- TASK DATA:

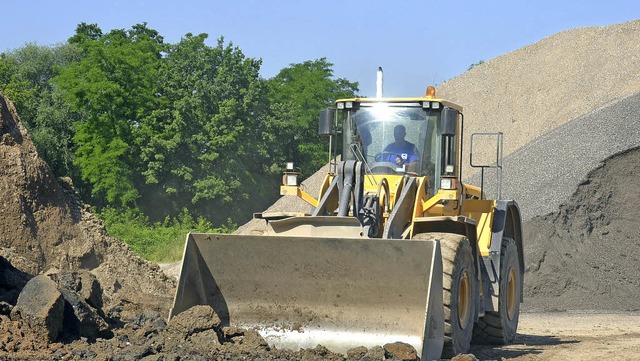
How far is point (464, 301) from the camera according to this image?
10.3 metres

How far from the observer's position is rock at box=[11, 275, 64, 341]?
926cm

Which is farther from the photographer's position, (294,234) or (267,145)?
(267,145)

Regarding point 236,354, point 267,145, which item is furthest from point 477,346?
point 267,145

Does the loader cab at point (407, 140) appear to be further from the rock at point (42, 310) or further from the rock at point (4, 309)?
the rock at point (4, 309)

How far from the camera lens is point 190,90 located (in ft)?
144

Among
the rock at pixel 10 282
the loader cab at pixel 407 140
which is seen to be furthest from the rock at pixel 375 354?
the rock at pixel 10 282

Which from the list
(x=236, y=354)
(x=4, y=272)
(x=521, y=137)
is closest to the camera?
(x=236, y=354)

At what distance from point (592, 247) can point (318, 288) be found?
1144 cm

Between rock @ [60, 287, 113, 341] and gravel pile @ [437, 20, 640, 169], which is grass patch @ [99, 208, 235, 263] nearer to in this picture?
gravel pile @ [437, 20, 640, 169]

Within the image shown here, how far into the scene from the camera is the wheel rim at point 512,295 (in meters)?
12.6

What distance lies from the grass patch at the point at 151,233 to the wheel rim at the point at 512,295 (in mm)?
16216

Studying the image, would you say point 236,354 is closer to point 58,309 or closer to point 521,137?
point 58,309

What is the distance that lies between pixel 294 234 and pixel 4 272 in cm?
331

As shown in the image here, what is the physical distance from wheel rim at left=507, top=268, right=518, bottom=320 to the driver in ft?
8.10
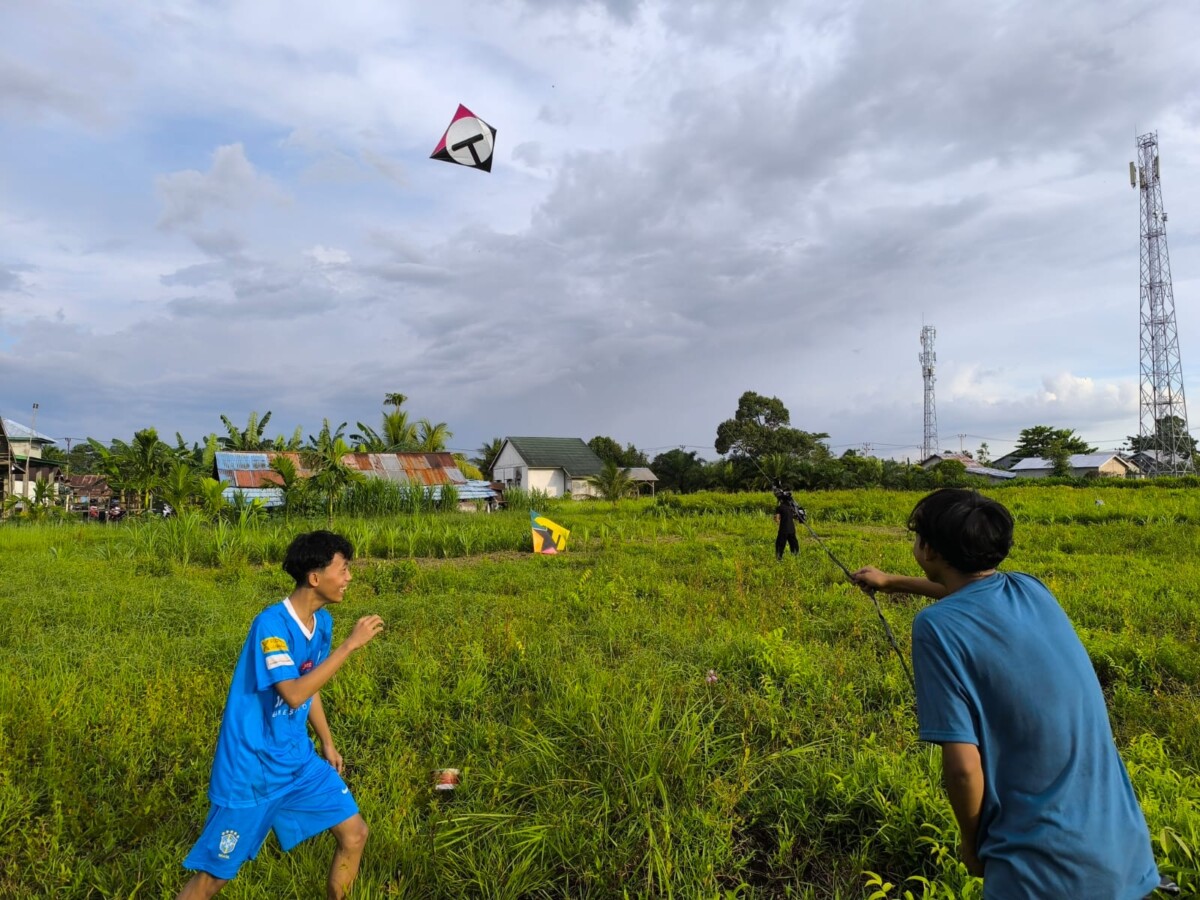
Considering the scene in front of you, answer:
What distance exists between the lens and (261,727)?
2.45 meters

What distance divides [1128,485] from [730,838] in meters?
28.9

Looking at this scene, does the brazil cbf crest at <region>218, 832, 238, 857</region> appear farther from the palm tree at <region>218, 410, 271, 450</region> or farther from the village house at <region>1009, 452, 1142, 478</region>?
the village house at <region>1009, 452, 1142, 478</region>

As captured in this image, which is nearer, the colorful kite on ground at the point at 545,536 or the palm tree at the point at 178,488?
the colorful kite on ground at the point at 545,536

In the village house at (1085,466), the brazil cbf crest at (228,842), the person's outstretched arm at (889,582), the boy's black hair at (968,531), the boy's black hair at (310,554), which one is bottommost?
the brazil cbf crest at (228,842)

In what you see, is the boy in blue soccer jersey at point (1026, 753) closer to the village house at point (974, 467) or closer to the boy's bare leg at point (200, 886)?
the boy's bare leg at point (200, 886)

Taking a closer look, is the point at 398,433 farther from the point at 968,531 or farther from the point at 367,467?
the point at 968,531

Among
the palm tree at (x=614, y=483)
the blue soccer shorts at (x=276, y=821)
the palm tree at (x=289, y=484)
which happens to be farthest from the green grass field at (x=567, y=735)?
the palm tree at (x=614, y=483)

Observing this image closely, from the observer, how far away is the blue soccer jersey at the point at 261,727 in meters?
2.39

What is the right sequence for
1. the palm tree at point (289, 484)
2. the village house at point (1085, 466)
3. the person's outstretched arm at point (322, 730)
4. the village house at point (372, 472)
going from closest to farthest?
the person's outstretched arm at point (322, 730), the palm tree at point (289, 484), the village house at point (372, 472), the village house at point (1085, 466)

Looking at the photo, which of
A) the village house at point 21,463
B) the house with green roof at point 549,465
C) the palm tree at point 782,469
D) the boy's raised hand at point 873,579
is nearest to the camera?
the boy's raised hand at point 873,579

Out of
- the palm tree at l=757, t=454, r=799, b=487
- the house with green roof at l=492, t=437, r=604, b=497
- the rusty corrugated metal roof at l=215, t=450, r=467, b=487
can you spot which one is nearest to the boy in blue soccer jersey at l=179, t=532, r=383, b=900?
the rusty corrugated metal roof at l=215, t=450, r=467, b=487

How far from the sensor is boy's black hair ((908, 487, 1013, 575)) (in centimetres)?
169

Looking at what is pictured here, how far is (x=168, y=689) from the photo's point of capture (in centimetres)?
461

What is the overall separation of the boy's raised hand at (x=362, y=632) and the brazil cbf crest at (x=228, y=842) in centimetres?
71
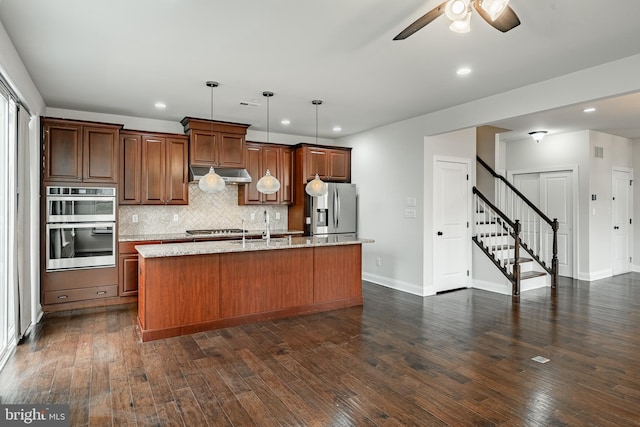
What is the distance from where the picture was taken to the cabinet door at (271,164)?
21.6 ft

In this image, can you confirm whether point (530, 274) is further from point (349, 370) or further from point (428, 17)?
point (428, 17)

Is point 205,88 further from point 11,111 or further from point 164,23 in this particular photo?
point 11,111

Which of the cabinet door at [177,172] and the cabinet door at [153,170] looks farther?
the cabinet door at [177,172]

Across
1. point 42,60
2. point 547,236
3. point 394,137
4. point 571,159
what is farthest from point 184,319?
point 571,159

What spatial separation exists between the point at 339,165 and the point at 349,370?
180 inches

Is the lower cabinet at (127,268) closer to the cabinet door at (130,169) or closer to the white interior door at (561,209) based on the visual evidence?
the cabinet door at (130,169)

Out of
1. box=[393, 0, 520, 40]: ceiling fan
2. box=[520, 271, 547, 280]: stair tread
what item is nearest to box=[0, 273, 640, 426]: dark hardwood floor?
box=[520, 271, 547, 280]: stair tread

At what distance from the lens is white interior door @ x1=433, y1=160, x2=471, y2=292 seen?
5.78 m

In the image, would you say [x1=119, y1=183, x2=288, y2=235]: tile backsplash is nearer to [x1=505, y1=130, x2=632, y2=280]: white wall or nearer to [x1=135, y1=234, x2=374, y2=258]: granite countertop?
[x1=135, y1=234, x2=374, y2=258]: granite countertop

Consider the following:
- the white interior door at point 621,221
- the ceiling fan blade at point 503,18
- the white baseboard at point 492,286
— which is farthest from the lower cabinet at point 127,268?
the white interior door at point 621,221

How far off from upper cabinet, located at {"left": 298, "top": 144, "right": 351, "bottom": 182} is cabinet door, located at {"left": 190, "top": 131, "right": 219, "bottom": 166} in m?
1.54

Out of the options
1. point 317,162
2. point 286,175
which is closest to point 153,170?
point 286,175

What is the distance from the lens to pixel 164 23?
2836 millimetres

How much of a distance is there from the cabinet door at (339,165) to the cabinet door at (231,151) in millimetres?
1645
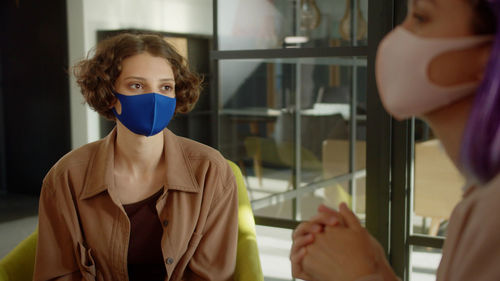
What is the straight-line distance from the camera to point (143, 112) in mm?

- GOAL OF THE EXERCISE:
Copy out all of the material above word for word, omitting the pictures.

- TASK RESULT:
How far is point (464, 301) from the camera according to this image?
10.3 metres

How far from the observer's position is rock at box=[11, 275, 64, 341]?
926cm

Which is farther from the photographer's position, (294,234) or (267,145)?
(267,145)

Regarding point 236,354, point 267,145, which item is furthest from point 477,346?
point 267,145

Does the loader cab at point (407, 140) appear to be further from the rock at point (42, 310) or further from the rock at point (4, 309)?
the rock at point (4, 309)

How far from the camera lens is point 190,90 located (in ft)?
144

Among
the rock at pixel 10 282
the loader cab at pixel 407 140
which is seen to be furthest from the rock at pixel 375 354?
the rock at pixel 10 282

Which from the list
(x=236, y=354)
(x=4, y=272)
(x=521, y=137)
is closest to the camera?
(x=236, y=354)

At what distance from point (592, 247) can point (318, 288) be found?
1144 cm

Between rock @ [60, 287, 113, 341] and gravel pile @ [437, 20, 640, 169], which is grass patch @ [99, 208, 235, 263] nearer to in this picture?
gravel pile @ [437, 20, 640, 169]

Within the image shown here, how far into the scene from the camera is the wheel rim at point 512,295 (in meters)?
12.6

What distance lies from the grass patch at the point at 151,233 to the wheel rim at the point at 512,295 (in mm)?
16216

Studying the image, would you say point 236,354 is closer to point 58,309 or closer to point 521,137?
point 58,309

What is the distance that lies between pixel 294 234 and pixel 4 272 in cm?
331

As shown in the image here, what is the physical distance from wheel rim at left=507, top=268, right=518, bottom=320 to the driver in ft?
8.10
Considering the scene in front of you, answer:
What distance exists between the lens and (261,727)?
2.45 meters

What distance divides [1128,485] from [730,838] in meters?
28.9

Looking at this scene, does the brazil cbf crest at <region>218, 832, 238, 857</region> appear farther from the palm tree at <region>218, 410, 271, 450</region> or farther from the village house at <region>1009, 452, 1142, 478</region>?
the village house at <region>1009, 452, 1142, 478</region>

As captured in this image, which is nearer, the colorful kite on ground at the point at 545,536 or the palm tree at the point at 178,488?
the colorful kite on ground at the point at 545,536

In the village house at (1085,466), the brazil cbf crest at (228,842), the person's outstretched arm at (889,582), the boy's black hair at (968,531), the boy's black hair at (310,554), which one is bottommost?
the brazil cbf crest at (228,842)

In what you see, is the boy in blue soccer jersey at point (1026, 753) closer to the village house at point (974, 467) or closer to the boy's bare leg at point (200, 886)?
the boy's bare leg at point (200, 886)

Taking a closer look, is the point at 398,433 farther from the point at 968,531 or farther from the point at 367,467?
the point at 968,531

Among
the palm tree at (x=614, y=483)
the blue soccer shorts at (x=276, y=821)
the palm tree at (x=289, y=484)
which happens to be farthest from the green grass field at (x=567, y=735)?
the palm tree at (x=614, y=483)

Observing this image closely, from the observer, how far away is the blue soccer jersey at the point at 261,727 in meters?
2.39

What is the right sequence for
1. the palm tree at point (289, 484)
2. the village house at point (1085, 466)
3. the person's outstretched arm at point (322, 730)
4. the village house at point (372, 472)
going from closest to farthest?
the person's outstretched arm at point (322, 730), the palm tree at point (289, 484), the village house at point (372, 472), the village house at point (1085, 466)

Looking at the photo, which of
A) the village house at point 21,463
B) the house with green roof at point 549,465
C) the palm tree at point 782,469
D) the boy's raised hand at point 873,579
is nearest to the camera?
the boy's raised hand at point 873,579

Out of
- the palm tree at l=757, t=454, r=799, b=487
- the house with green roof at l=492, t=437, r=604, b=497
- the rusty corrugated metal roof at l=215, t=450, r=467, b=487
can you spot which one is nearest to the boy in blue soccer jersey at l=179, t=532, r=383, b=900?
the rusty corrugated metal roof at l=215, t=450, r=467, b=487

How far from the sensor is boy's black hair ((908, 487, 1013, 575)) (in centimetres)?
169

Looking at what is pictured here, how far is (x=168, y=689) from the photo's point of capture (in centimetres)?
461

What is the overall separation of the boy's raised hand at (x=362, y=632) and the brazil cbf crest at (x=228, y=842) in centimetres?
71
What is the distance from where the picture was taken to the cabinet door at (271,164)?
21.6 ft

In this image, can you confirm whether point (530, 274) is further from point (349, 370) or further from point (428, 17)?
point (428, 17)

Is point 205,88 further from point 11,111 or further from point 164,23 in this particular photo?
point 11,111

Which of the cabinet door at [177,172] and the cabinet door at [153,170] looks farther?
the cabinet door at [177,172]

Across
1. point 42,60
2. point 547,236
3. point 394,137
4. point 571,159
what is farthest from point 184,319?
point 571,159

What spatial separation exists between the point at 339,165 and the point at 349,370?
180 inches

Is the lower cabinet at (127,268) closer to the cabinet door at (130,169) or closer to the white interior door at (561,209) based on the visual evidence?
the cabinet door at (130,169)

Out of
1. box=[393, 0, 520, 40]: ceiling fan
2. box=[520, 271, 547, 280]: stair tread
what item is nearest to box=[0, 273, 640, 426]: dark hardwood floor?
box=[520, 271, 547, 280]: stair tread

At what distance from the lens is white interior door @ x1=433, y1=160, x2=471, y2=292 seen?
5.78 m

In the image, would you say [x1=119, y1=183, x2=288, y2=235]: tile backsplash is nearer to [x1=505, y1=130, x2=632, y2=280]: white wall or nearer to [x1=135, y1=234, x2=374, y2=258]: granite countertop?
[x1=135, y1=234, x2=374, y2=258]: granite countertop

Consider the following:
- the white interior door at point 621,221
- the ceiling fan blade at point 503,18
- the white baseboard at point 492,286
— which is farthest from the lower cabinet at point 127,268?
the white interior door at point 621,221

How far off from upper cabinet, located at {"left": 298, "top": 144, "right": 351, "bottom": 182} is cabinet door, located at {"left": 190, "top": 131, "right": 219, "bottom": 166} in m?
1.54

Out of the options
1. point 317,162
2. point 286,175
which is closest to point 153,170?
point 286,175

What is the distance from the lens to pixel 164 23?
2836 millimetres

How much of a distance is there from the cabinet door at (339,165) to the cabinet door at (231,151) in millimetres?
1645
What is the straight-line distance from the camera to point (143, 112) in mm?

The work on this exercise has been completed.